Além disso, de acordo com a Lei da Concorrência, as multas não podem exceder 10% do volume de negócios da empresa no ano anterior à decisão da sanção.

A decisão da AdC é passível de recurso para os tribunais, com a Liga Portugal a referir que “era já expectável, mais ainda tendo em consideração as posições públicas já assumidas pelas AdC sobre esta matéria, ainda durante a instrução do referido processo”.

A Liga Portugal refere ter já convocado uma reunião com as Sociedades Desportivas e as equipas de advogados que têm acompanhado este caso, que terá lugar na tarde da próxima segunda-feira, e que servirá para definir os próximos passos.

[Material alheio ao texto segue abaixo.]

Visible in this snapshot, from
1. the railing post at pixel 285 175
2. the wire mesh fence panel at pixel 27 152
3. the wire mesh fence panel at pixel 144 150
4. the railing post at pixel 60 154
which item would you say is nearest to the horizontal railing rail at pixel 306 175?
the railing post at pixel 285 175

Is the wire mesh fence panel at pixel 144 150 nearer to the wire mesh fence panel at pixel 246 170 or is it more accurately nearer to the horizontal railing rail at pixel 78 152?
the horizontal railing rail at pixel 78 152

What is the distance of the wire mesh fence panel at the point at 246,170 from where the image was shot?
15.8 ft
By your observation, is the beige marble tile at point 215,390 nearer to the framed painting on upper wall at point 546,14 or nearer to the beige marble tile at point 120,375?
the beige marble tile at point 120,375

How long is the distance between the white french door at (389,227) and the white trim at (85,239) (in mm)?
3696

A Liga Portugal diz ter a “expetativa de que a reapreciação do processo por uma instância judicial não deixará dúvidas sobre a circunstância de, em nenhum momento, a Liga Portugal e os clubes terem praticado qualquer ilícito concorrencial”.

A Liga declara que a tomada de posição pública que deu origem a este processo foi “apenas uma mera manifestação do espirito de união e forte solidariedade entre clubes num contexto de adversidades únicas e muitíssimo difíceis provocadas pela COVID-19 e nunca qualquer decisão de não contratação coletiva, muito menos com força vinculativa, como é a interpretação da AdC”.